I dunno -- I think I must be entering my second childhood now that I've reached retirement age. I've recently gotten this itch to try my hand at building plastic models after -- geez, I guess it must have been 55 years or so since the last time I build a model. Not much has changed, it would appear, except maybe that it isn't as easy to find modelling glue as it used to.
I built lots of models as a kid, mostly WWII era airplanes and cars from the 60s. I didn't have much patience back then and made a hash out of most of my kits, as I dimly recall. Mostly sloppy glue joints and not bothering to assemble things in the correct order. The airplanes I hung from the ceiling of my room and I recall them getting dinged up, even suspended out of easy reach. Not sure how I managed that. With the cars, I got bored with them after a while and -- this was when the whole dune buggy concept first starting getting popular -- so I'd strip them down to a bare frame and motor and then mix and match between the various cars. Say, I liked a particular model's frame and another's motor and another's tires and wheels. So I'd manage to fuse together these parts from separate models and get them to fit more or less correctly. I had a lot of fun "creating" my own cars doing that.

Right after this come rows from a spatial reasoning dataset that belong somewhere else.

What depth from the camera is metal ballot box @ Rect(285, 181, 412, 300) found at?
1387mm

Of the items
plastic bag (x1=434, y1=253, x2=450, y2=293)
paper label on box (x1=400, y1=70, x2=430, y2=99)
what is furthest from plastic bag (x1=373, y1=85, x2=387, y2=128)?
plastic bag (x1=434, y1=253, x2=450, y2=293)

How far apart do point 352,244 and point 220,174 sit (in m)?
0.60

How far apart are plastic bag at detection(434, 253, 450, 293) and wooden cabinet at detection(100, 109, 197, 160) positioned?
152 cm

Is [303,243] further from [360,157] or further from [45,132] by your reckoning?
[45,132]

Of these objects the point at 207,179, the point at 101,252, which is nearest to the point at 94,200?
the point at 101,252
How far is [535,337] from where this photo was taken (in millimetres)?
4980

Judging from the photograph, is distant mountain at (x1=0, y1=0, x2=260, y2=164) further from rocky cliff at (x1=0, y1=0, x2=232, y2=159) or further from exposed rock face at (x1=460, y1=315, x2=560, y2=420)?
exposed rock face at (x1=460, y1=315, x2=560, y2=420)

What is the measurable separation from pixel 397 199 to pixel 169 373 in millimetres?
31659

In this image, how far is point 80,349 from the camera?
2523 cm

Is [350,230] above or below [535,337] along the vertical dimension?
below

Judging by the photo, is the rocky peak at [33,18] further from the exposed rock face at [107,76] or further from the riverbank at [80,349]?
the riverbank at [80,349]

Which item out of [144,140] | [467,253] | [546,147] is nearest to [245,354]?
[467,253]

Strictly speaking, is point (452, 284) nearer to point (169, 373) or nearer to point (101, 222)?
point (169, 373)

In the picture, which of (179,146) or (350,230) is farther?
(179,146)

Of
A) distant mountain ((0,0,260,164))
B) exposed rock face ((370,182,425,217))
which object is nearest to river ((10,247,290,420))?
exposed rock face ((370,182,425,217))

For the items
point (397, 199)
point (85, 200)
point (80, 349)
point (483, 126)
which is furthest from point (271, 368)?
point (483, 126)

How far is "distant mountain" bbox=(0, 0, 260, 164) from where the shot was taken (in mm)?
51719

These days, I plan to do things like exert a bit of patience when I tackle a model project and see how good of a job I can do -- rather than see how fast I can complete something so I can play with it. One of my specialties is I'm a luthier -- I build guitars, specifically, and I build them from base materials. Over the years, I've accumulated a lot of hand tools, some of them I think might be useful in building models. Like tiny chisels and files, precision measurement tools, and others. Another of my interests is I paint with oils on canvas, so I've assembled a good collection of all sorts of brushes and oil paints -- dunno how good the latter would be on plastic models, though. I was given a Badger brand airbrush kit, but I've never used it. I can see where it will come in really handy for model builds, though. So I'm gonna have to break it out and get familiar with it if I'm gonna get serious about model building.
Recently, I've picked up a few old kits from online sellers. Revell and Monogram mostly. They're all in boxes, all but one was still in the original wrap. And the one that wasn't, the pieces were still inside plastic, so I'm sure the kits are all complete. I picked up an F6F Hellcat, a P-51B Mustang, an FW-190 Focke Wulfe, a P-38 Lightning, and an F-14 Tomcat. I bought the Tomcat model because I'm working on an oil painting project of an F-14 on take-off from a carrier with the catapult steam wafting everywhere. The main inspiration is from a photo I found, but the problem I ran into with this photo and most of the others I found was that the plane's parts were cropped out -- specifically the wings. So it dawned on me that, if I picked up a decent model of an F-14, I could use the model as a "model" for my painting. All these models are 1:48 scale. Back when I was a kid, most of the models I built were 1:48, but I recall one nice P-51D Mustang i put together that was a 1:24 scale model. That one was special to me and, as I recall, I did a better job of assembling it than I did the others.
So anyway, that's pretty much where I'm at. Looking forward to getting back into the hobby after all these years, and I'm looking forward to checking out all the resources that this site provides.